Decentralized observability with OpenTelemetry, Part 1
For years, we’ve monitored our own fleet of LavinMQ and RabbitMQ clusters to ensure stability. It worked well, but as we grew, our central system started to struggle. We realized our static architecture had hit a wall. Here’s why we migrated to OpenTelemetry for a decentralized future.
Why we needed change
Our observability system serves two key purposes: providing us with fleet monitoring and troubleshooting capabilities, and offering customers metrics, logs, and alarms through integrations with their preferred observability platforms.
RabbitMQ's management API has long served a dual purpose: acting as both a control plane and a metrics delivery system. This coupling causes performance issues when RabbitMQ is under high load, making metric collection unreliable.
In November 2019, RabbitMQ 3.8 introduced Prometheus support. The Prometheus plugin offered clear advantages: lower resource overhead, reliable metric delivery even under load, and a wider array of metrics than the management API provided. This industry-standard approach decoupled monitoring from the broker itself, eliminating a key architectural weakness.
We could have continued using the management API, but the introduction of Prometheus support presented an opportunity to leverage these advantages and address fundamental architectural issues in our own observability system. Since we needed to rebuild our Prometheus metrics system anyway, we decided to rethink the entire architecture.
Problems with the legacy system
Our centralized system scraped metrics from all servers and sent them to a LavinMQ broker. From there, various services processed the metrics for alarms, integrations, and storage in InfluxDB. This architecture had several limitations:
Scaling challenges
Scaling the system proved difficult. As our fleet grew, we constantly needed to scale up our scraping and processing services. The number of metrics per broker varies dramatically. A broker with many objects, such as queues and exchanges, produces far more metrics than one with fewer objects. This forced us to over-provision our services for peak loads, leaving significant idle resources most of the time.
We even had to limit metrics data to 2 MB and cap queue metrics at 6,000 per server because handling peaks would have cost too much on our infrastructure platform.
Latency issues
Our centralized architecture created unnecessary latency. Customer metrics traveled from their broker region to our central processing service and then back to their observability backend, often in the same region as their broker. This round-trip significantly delayed metric delivery.
Integration limitations
Adding support for new observability vendors required significant effort. We had to rebuild metrics for InfluxDB and each customer integration, making it difficult to expand our integration offerings.
Architecture requirements
The migration to Prometheus metrics presented an opportunity to redesign the system. We established clear requirements:
- Better resource distribution and optimization to handle metric fluctuations
- Reduced latency by keeping data closer to its source and destination
- A Prometheus-native architecture for easier extensibility and vendor independence
Our solution
We evaluated several approaches and settled on two key technologies: Grafana Mimir for storage and the OpenTelemetry Collector for data collection.
Grafana Mimir is a scalable time-series database designed for long-term Prometheus storage.
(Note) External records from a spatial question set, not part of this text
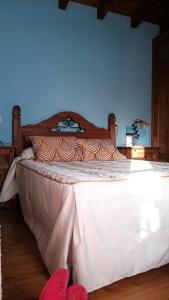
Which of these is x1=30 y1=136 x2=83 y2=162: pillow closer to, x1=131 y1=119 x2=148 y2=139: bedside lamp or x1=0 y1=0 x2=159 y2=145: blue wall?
x1=0 y1=0 x2=159 y2=145: blue wall

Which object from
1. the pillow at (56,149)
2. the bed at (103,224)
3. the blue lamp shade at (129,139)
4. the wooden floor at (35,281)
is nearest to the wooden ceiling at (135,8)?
the blue lamp shade at (129,139)

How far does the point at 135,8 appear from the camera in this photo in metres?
3.61

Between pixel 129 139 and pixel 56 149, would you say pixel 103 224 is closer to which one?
pixel 56 149

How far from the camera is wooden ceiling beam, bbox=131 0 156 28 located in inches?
135

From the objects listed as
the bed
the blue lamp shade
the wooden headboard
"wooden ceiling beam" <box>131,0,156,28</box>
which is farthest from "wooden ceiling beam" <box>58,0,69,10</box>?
the bed

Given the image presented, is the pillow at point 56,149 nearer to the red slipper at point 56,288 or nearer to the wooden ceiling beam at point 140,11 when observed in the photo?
the red slipper at point 56,288

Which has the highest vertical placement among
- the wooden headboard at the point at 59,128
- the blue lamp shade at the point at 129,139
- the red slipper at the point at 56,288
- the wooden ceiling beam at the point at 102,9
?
the wooden ceiling beam at the point at 102,9

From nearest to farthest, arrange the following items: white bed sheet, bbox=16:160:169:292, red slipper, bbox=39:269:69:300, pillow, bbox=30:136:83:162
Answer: red slipper, bbox=39:269:69:300 → white bed sheet, bbox=16:160:169:292 → pillow, bbox=30:136:83:162

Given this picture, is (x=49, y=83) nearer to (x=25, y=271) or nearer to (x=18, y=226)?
(x=18, y=226)

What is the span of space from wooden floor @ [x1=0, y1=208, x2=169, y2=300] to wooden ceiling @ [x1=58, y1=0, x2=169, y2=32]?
Answer: 10.1 feet

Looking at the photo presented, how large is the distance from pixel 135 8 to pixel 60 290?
390cm

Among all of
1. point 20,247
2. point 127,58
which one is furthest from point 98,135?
point 20,247

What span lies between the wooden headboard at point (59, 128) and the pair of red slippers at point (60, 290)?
2182 millimetres

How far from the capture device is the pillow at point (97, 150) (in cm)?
276
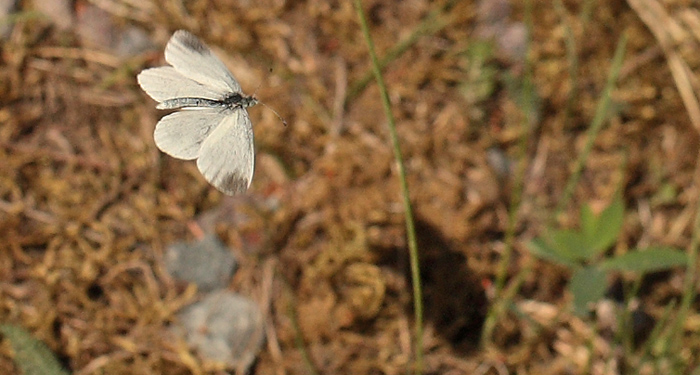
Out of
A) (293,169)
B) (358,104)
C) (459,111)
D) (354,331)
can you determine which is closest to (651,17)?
(459,111)

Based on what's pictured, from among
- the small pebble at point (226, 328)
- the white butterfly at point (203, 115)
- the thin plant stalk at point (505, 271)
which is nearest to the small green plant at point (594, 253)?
the thin plant stalk at point (505, 271)

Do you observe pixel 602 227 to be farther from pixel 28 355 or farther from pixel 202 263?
pixel 28 355

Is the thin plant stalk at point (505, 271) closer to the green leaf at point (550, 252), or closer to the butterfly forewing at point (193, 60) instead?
the green leaf at point (550, 252)

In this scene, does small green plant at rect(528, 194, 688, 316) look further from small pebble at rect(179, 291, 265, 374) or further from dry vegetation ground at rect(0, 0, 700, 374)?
small pebble at rect(179, 291, 265, 374)

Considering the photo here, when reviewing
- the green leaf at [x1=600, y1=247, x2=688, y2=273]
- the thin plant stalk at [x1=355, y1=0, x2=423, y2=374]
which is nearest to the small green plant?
the green leaf at [x1=600, y1=247, x2=688, y2=273]

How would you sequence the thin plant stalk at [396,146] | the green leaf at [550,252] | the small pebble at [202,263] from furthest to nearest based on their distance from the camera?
the small pebble at [202,263]
the green leaf at [550,252]
the thin plant stalk at [396,146]
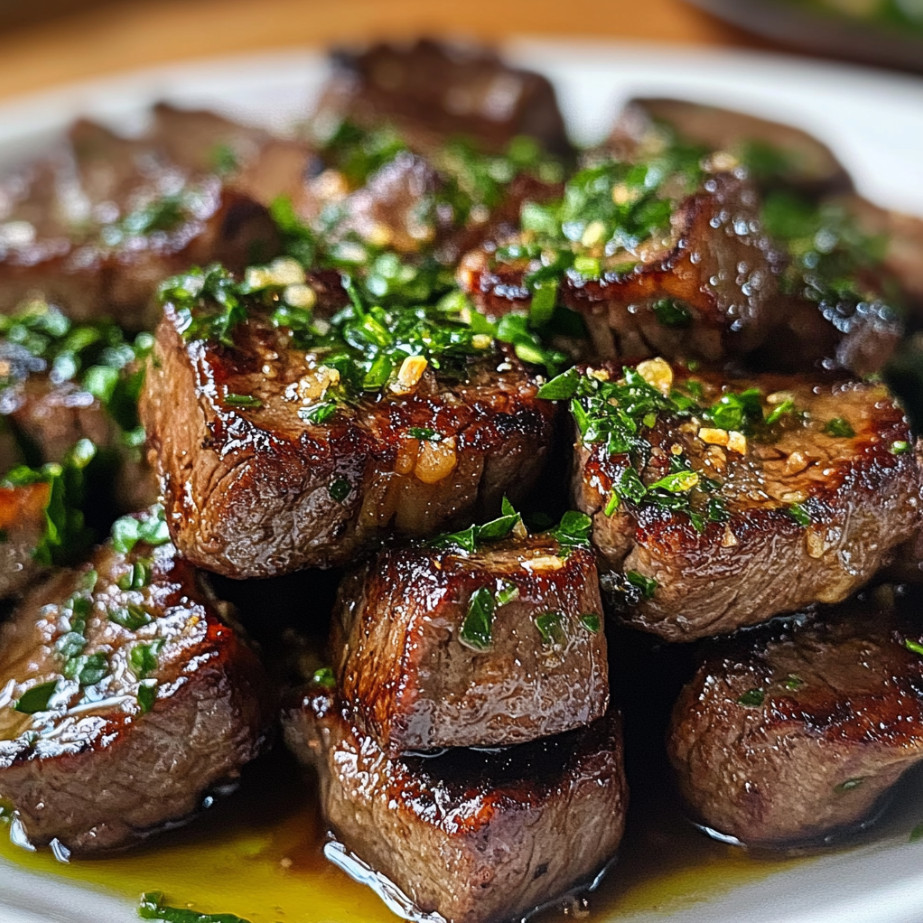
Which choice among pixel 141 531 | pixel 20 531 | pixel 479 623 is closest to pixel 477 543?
pixel 479 623

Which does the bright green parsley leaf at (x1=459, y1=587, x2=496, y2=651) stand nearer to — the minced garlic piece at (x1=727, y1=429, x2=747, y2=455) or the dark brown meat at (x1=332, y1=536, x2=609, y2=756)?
the dark brown meat at (x1=332, y1=536, x2=609, y2=756)

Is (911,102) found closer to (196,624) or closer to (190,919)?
(196,624)

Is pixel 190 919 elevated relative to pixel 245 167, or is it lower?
lower

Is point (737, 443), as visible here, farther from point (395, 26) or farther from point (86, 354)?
point (395, 26)

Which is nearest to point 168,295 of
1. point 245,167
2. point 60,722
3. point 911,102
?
point 60,722

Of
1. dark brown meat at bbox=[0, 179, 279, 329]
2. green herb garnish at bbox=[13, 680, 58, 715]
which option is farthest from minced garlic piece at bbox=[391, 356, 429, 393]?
green herb garnish at bbox=[13, 680, 58, 715]

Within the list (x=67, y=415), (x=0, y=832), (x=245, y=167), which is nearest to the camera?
(x=0, y=832)

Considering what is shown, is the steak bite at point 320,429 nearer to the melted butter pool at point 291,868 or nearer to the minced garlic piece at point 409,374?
the minced garlic piece at point 409,374
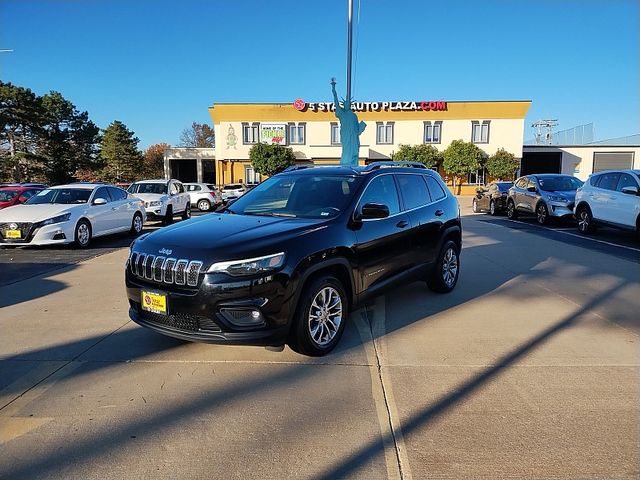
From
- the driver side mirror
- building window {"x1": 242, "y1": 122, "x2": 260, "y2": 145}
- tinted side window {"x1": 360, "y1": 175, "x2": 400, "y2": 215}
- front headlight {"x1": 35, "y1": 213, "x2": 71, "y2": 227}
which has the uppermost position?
building window {"x1": 242, "y1": 122, "x2": 260, "y2": 145}

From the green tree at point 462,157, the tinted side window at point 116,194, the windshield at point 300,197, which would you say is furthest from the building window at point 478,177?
the windshield at point 300,197

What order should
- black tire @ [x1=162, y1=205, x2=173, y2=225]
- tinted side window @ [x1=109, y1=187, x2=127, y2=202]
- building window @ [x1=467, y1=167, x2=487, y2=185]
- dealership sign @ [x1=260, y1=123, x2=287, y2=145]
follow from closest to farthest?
tinted side window @ [x1=109, y1=187, x2=127, y2=202], black tire @ [x1=162, y1=205, x2=173, y2=225], dealership sign @ [x1=260, y1=123, x2=287, y2=145], building window @ [x1=467, y1=167, x2=487, y2=185]

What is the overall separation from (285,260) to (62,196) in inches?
373

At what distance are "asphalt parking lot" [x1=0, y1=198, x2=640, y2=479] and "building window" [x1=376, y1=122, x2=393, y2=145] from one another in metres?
39.5

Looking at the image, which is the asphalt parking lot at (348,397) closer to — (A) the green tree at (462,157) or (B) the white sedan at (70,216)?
(B) the white sedan at (70,216)

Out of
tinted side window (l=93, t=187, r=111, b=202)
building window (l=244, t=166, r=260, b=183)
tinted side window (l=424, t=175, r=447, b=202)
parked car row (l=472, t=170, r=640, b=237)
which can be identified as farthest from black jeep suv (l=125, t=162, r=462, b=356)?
building window (l=244, t=166, r=260, b=183)

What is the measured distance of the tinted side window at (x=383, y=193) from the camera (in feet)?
15.7

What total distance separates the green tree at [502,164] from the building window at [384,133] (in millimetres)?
9490

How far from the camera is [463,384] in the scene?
3.56m

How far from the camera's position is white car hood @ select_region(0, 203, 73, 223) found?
31.6 feet

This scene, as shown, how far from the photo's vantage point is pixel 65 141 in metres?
45.1

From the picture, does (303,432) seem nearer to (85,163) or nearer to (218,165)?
(218,165)

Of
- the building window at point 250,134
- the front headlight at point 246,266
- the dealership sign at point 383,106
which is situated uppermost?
the dealership sign at point 383,106

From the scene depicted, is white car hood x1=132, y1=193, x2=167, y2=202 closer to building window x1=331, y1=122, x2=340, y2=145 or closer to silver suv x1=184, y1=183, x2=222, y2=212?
silver suv x1=184, y1=183, x2=222, y2=212
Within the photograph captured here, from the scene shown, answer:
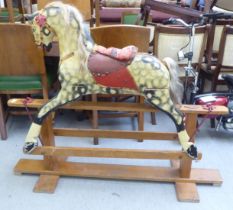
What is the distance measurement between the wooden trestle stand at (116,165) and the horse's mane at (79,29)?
0.32 metres

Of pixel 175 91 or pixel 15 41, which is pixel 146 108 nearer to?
pixel 175 91

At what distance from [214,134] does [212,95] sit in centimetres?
37

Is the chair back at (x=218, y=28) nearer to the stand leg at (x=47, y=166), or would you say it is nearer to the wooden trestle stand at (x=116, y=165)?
the wooden trestle stand at (x=116, y=165)

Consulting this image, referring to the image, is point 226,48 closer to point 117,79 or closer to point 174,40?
point 174,40

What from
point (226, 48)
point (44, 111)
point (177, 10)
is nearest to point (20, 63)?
point (44, 111)

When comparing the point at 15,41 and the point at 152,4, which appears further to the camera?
the point at 152,4

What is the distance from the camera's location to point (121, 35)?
2004 millimetres

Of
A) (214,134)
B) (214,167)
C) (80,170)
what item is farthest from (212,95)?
(80,170)

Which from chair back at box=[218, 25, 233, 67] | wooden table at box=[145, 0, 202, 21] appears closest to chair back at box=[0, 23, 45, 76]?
wooden table at box=[145, 0, 202, 21]

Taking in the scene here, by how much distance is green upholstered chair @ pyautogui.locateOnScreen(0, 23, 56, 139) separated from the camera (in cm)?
198

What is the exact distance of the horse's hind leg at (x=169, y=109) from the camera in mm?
1587

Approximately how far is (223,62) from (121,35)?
0.97 metres

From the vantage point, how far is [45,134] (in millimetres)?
1881

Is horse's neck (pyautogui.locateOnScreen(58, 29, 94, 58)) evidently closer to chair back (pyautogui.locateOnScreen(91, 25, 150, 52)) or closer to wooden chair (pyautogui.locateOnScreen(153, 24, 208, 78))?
chair back (pyautogui.locateOnScreen(91, 25, 150, 52))
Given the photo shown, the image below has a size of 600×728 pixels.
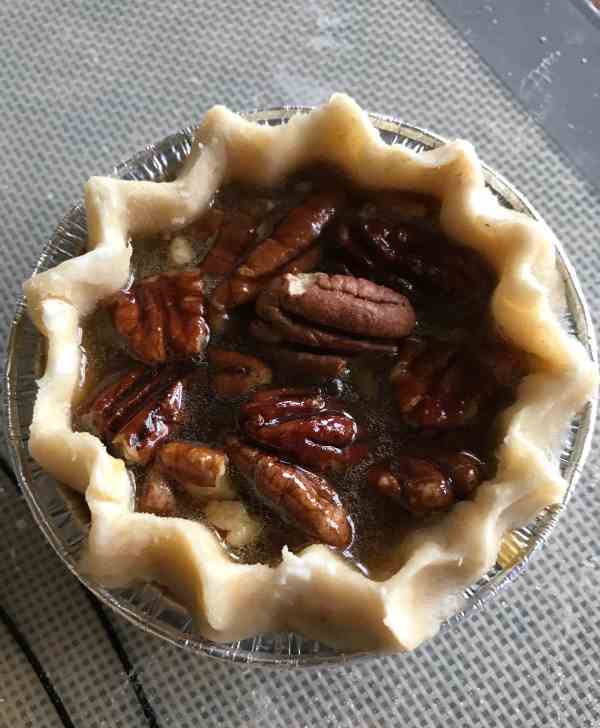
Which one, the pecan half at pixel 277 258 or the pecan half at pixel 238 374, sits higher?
the pecan half at pixel 277 258

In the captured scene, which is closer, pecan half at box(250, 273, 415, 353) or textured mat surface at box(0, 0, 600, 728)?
pecan half at box(250, 273, 415, 353)

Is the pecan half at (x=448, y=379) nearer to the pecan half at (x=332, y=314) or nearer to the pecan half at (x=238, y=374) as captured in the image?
the pecan half at (x=332, y=314)

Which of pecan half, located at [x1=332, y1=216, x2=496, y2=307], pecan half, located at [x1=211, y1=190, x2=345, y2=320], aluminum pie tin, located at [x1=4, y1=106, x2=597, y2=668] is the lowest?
aluminum pie tin, located at [x1=4, y1=106, x2=597, y2=668]

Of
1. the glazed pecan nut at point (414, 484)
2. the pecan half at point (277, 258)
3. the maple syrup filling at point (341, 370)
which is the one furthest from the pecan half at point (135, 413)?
the glazed pecan nut at point (414, 484)

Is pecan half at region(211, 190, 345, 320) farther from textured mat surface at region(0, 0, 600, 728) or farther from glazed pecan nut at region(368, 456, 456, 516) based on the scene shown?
textured mat surface at region(0, 0, 600, 728)

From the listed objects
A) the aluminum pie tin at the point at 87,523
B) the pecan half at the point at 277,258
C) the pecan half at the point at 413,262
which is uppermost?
the pecan half at the point at 413,262

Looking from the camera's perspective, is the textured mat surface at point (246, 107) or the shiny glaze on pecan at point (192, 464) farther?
the textured mat surface at point (246, 107)

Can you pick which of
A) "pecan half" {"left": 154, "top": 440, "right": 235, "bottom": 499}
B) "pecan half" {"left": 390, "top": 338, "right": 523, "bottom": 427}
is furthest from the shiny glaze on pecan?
"pecan half" {"left": 390, "top": 338, "right": 523, "bottom": 427}

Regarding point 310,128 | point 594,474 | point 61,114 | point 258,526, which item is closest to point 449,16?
point 310,128
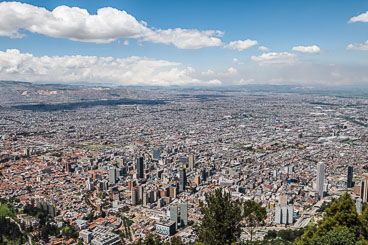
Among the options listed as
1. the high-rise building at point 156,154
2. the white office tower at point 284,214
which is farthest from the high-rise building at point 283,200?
the high-rise building at point 156,154

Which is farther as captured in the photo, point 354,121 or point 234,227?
point 354,121

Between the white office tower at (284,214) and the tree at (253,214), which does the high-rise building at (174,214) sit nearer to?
the white office tower at (284,214)

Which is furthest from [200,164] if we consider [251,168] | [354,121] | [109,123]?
[354,121]

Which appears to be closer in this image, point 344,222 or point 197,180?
point 344,222

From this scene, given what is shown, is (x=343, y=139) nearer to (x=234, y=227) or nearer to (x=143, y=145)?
(x=143, y=145)

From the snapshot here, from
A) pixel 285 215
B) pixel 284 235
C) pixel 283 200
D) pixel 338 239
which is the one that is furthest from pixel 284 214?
pixel 338 239

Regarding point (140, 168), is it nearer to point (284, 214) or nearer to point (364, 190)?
point (284, 214)
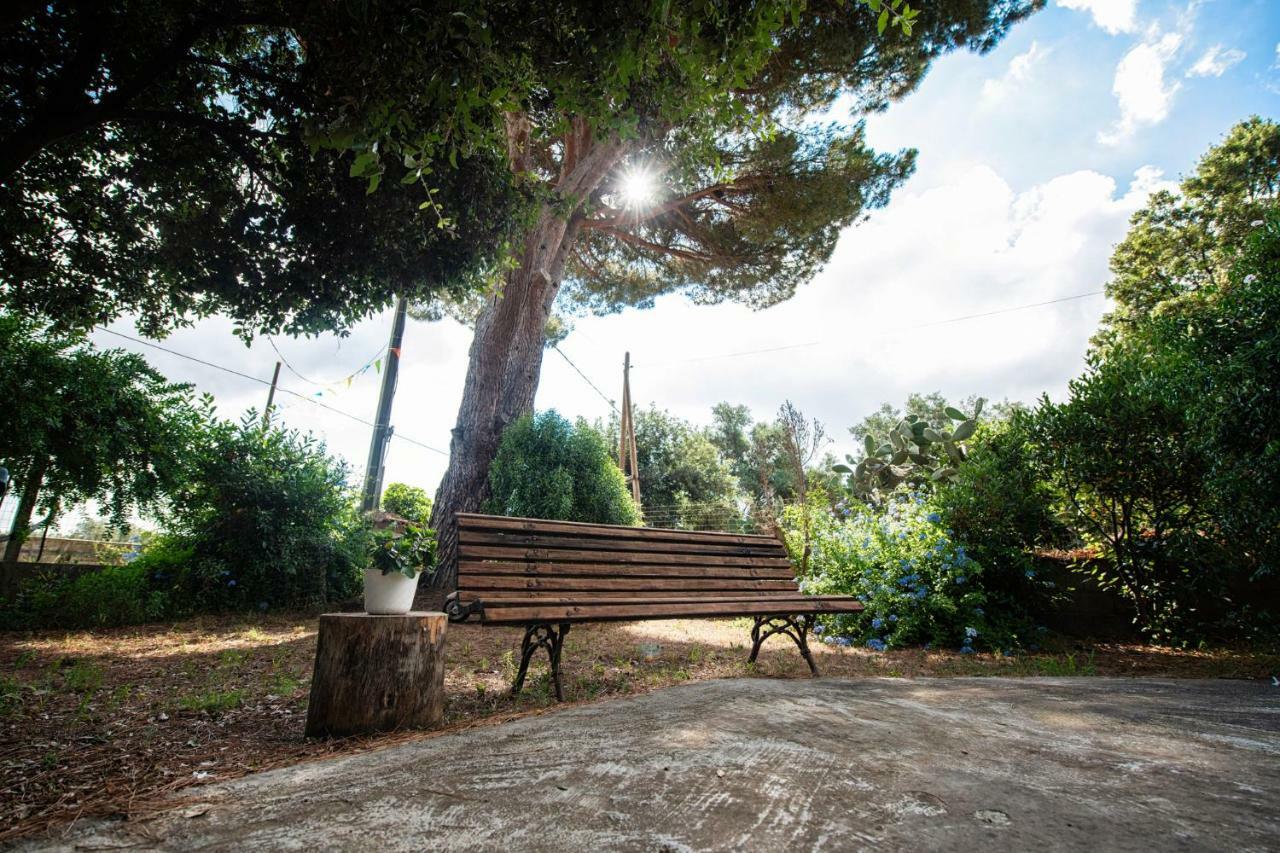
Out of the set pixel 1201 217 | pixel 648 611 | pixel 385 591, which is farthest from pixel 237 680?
pixel 1201 217

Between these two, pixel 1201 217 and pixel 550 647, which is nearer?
pixel 550 647

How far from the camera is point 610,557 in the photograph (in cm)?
368

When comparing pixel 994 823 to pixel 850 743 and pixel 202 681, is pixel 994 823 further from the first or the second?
pixel 202 681

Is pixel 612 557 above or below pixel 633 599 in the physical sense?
above

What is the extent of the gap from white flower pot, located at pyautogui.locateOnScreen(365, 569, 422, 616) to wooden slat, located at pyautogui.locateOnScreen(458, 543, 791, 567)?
1.05 feet

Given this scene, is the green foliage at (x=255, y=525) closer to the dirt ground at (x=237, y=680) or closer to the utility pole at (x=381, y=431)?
the dirt ground at (x=237, y=680)

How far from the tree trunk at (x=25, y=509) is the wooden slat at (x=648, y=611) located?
5.99 m

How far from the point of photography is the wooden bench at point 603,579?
114 inches

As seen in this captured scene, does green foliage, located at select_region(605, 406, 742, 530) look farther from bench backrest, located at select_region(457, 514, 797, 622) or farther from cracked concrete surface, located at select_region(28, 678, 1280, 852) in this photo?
cracked concrete surface, located at select_region(28, 678, 1280, 852)

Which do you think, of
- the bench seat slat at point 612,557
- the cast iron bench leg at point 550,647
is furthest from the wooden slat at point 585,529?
the cast iron bench leg at point 550,647

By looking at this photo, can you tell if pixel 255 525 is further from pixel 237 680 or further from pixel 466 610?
pixel 466 610

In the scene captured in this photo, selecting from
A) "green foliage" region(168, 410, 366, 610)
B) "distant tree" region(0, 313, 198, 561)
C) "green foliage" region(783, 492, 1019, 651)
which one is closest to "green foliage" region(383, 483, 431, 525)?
"green foliage" region(168, 410, 366, 610)

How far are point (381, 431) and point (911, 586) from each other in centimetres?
760

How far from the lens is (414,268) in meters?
4.11
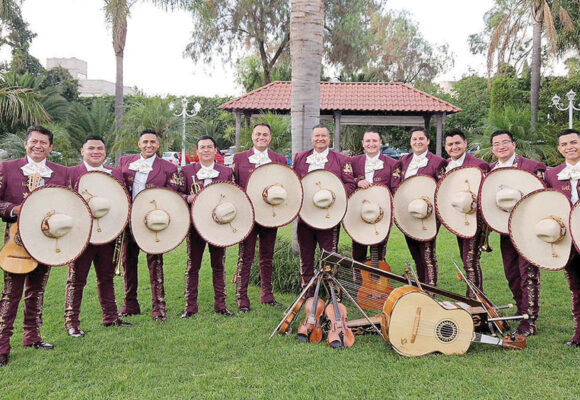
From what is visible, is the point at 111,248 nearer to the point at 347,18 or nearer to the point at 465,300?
the point at 465,300

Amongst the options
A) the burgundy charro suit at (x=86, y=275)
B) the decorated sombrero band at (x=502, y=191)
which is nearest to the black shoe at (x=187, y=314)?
the burgundy charro suit at (x=86, y=275)

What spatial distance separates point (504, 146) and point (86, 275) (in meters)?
4.19

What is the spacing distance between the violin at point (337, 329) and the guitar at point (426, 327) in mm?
435

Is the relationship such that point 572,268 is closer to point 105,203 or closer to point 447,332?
point 447,332

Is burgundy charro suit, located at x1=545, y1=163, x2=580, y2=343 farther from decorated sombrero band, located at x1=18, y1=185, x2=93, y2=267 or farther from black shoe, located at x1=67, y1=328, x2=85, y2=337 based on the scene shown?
black shoe, located at x1=67, y1=328, x2=85, y2=337

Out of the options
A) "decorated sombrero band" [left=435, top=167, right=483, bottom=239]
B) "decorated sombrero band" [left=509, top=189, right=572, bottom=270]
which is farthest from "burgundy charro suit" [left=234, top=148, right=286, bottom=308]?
"decorated sombrero band" [left=509, top=189, right=572, bottom=270]

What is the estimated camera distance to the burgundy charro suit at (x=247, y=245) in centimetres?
529

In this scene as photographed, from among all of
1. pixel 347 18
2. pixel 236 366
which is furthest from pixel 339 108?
pixel 236 366

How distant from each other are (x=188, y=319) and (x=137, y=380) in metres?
1.49

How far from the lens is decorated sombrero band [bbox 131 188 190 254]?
458 centimetres

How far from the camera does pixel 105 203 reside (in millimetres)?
4355

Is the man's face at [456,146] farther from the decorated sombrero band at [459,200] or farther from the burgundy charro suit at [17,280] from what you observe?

It offered us a hosted solution we could quickly evaluate, with an open-source core that allows self-hosting if needed. Native PromQL support and Prometheus HTTP API compatibility made it a natural fit for our Prometheus-native approach.
For collection, we chose the OpenTelemetry Collector, an open-source agent that collects, processes, and exports observability data. We discovered that many observability vendors offer their own collector distributions, but these are typically limited to their own backends. Since we needed an agent that could export data to multiple destinations, we decided to build our own distribution.
The OpenTelemetry Collector architecture consists of receivers (collect data from sources), processors (filter, enrich, transform data), and exporters (send data to backends). This modular design allowed us to support multiple observability platforms without rebuilding data pipelines for each one.
Most importantly, both technologies embrace open standards. This eliminates vendor lock-in and makes it easy to switch tools if needed. Adding new integrations is straightforward since most observability platforms support Prometheus metrics.
Summary
Our legacy centralized monitoring system created scaling challenges, latency issues, and integration limitations that held us back. The introduction of Prometheus support in RabbitMQ gave us the opportunity to redesign our metrics architecture around open standards. We chose Grafana Mimir for storage and built a custom OpenTelemetry Collector distribution for data collection.
In Part 2 of this series, we cover how we extended this approach to our logging infrastructure. Part 3 dives into the full system architecture, dynamic configuration, and the results we achieved.